THINGS TO DO:
- A) In the text on the hydraulic hammer assembly, what does the porous medium in each passage of the sleeve increase?
- B) Summarize the text on the hydraulic hammer assembly in two sentences.

EXTRACT:

####################

HYDRAULIC HAMMER ASSEMBLY

Abstract

A hydraulic hammer assembly is disclosed. The hydraulic hammer assembly includes a piston and an accumulator membrane disposed external and coaxial to the piston The hydraulic hammer assembly includes a sleeve disposed coaxially between the piston and the accumulator membrane. The sleeve defines a first set of holes in an outer surface thereof to receive hydraulic fluid. The sleeve defines a second set of holes in an inner surface thereof and located distant from the first set of holes along a longitudinal axis of the sleeve. The sleeve defines a plurality of passages within a wall, and extending along the longitudinal axis. Each of the plurality of passages includes a porous medium to increase surface area of each of the plurality of passages. The increased surface area of each of the plurality of passages increases a rate of dissipation of heat from the wall of the sleeve.

Description

TECHNICAL FIELD

The present disclosure relates to a hydraulic hammer assembly, and more particularly relates to a sleeve of the hydraulic hammer assembly.

####################

PROVIDED MATERIAL:
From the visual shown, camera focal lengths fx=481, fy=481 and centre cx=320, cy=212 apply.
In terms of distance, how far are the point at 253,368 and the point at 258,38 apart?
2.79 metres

####################

FINAL ANSWERS:
- A) It increases the surface area of each of the passages.

- B) The hydraulic hammer assembly has a piston, an accumulator membrane outside and coaxial to it, and a sleeve set coaxially between them with two sets of holes and passages running along its wall. A porous medium in each passage increases the passage's surface area, which raises the rate at which heat leaves the sleeve wall.